Alberta AI pioneer plans new research institute in Edmonton
By
Shayne Giles
As part of his continuing quest to achieve human-like artificial intelligence through reinforcement learning, Richard Sutton plans to develop OpenMind Research, a non-profit group dedicated to implementing the Alberta Plan for AI Research.
"It's such a longstanding goal of mankind to understand how we think and improve ourselves… so far as to create new beings that are as intelligent and powerful as we are now," Sutton explained during the final keynote speech of the Upper Bound AI conference, organized by the Alberta Machine Intelligence Institute (Amii) from May 23 to 26.
OpenMind would build on the work done at the recently closed DeepMind Alberta office, which Sutton co-founded with Michael Bowling and Patrick Pilarski in 2017.

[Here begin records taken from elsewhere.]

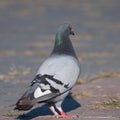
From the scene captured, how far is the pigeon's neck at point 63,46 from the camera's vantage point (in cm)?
873

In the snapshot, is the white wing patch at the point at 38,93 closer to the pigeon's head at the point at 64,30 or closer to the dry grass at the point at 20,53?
the pigeon's head at the point at 64,30

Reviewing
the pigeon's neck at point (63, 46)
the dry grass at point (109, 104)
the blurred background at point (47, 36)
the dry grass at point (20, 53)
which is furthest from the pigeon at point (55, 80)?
the dry grass at point (20, 53)

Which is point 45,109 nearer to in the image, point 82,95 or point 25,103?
point 82,95

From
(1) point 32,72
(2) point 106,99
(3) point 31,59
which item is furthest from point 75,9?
(2) point 106,99

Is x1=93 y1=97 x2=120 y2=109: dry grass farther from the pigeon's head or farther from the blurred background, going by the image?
the blurred background

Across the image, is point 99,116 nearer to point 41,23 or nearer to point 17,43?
point 17,43

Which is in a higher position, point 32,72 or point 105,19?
point 105,19

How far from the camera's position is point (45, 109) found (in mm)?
9258

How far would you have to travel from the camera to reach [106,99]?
993cm

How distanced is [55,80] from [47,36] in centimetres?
1159

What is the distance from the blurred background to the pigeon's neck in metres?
1.52

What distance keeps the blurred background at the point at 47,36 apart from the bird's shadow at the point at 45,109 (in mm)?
779

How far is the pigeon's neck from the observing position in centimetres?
873

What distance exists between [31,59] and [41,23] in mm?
8342
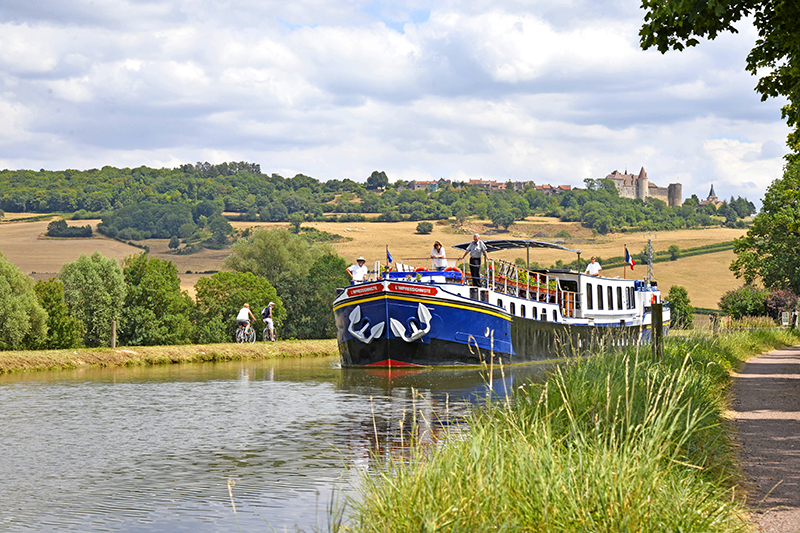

Sutton, a Canada CIFAR AI chair and chief scientific advisor at Amii, seeks to create what he called Agent AI, which differs from the Tool AI that has recently gained prominence through Large Language Models like ChatGPT and the open-source 3D protein imaging database AlphaFold.
"They're not powerful by themselves, they're powerful when used by a person," Sutton said of Tool AI.
Agent AI is able to learn, adapt, and overcome challenges based on experience, not unlike teaching a human. In Sutton's conception, Agent AI is created of humanity, like a child, rather than against it.
"We include the possibility that (Agent AI) might teach us something fundamental," Sutton said. "Just as we expect our children, as they grow up, might teach us something fundamental."
While the concept of an autonomous artificial intelligence might be daunting, Sutton suggested fears it could cause the extinction of humanity are unfounded.
"It won't be a utopia, good things and bad things will still happen, but mostly good things," Sutton said. "AI won't change that. It might change which good things happen and which bad things happen."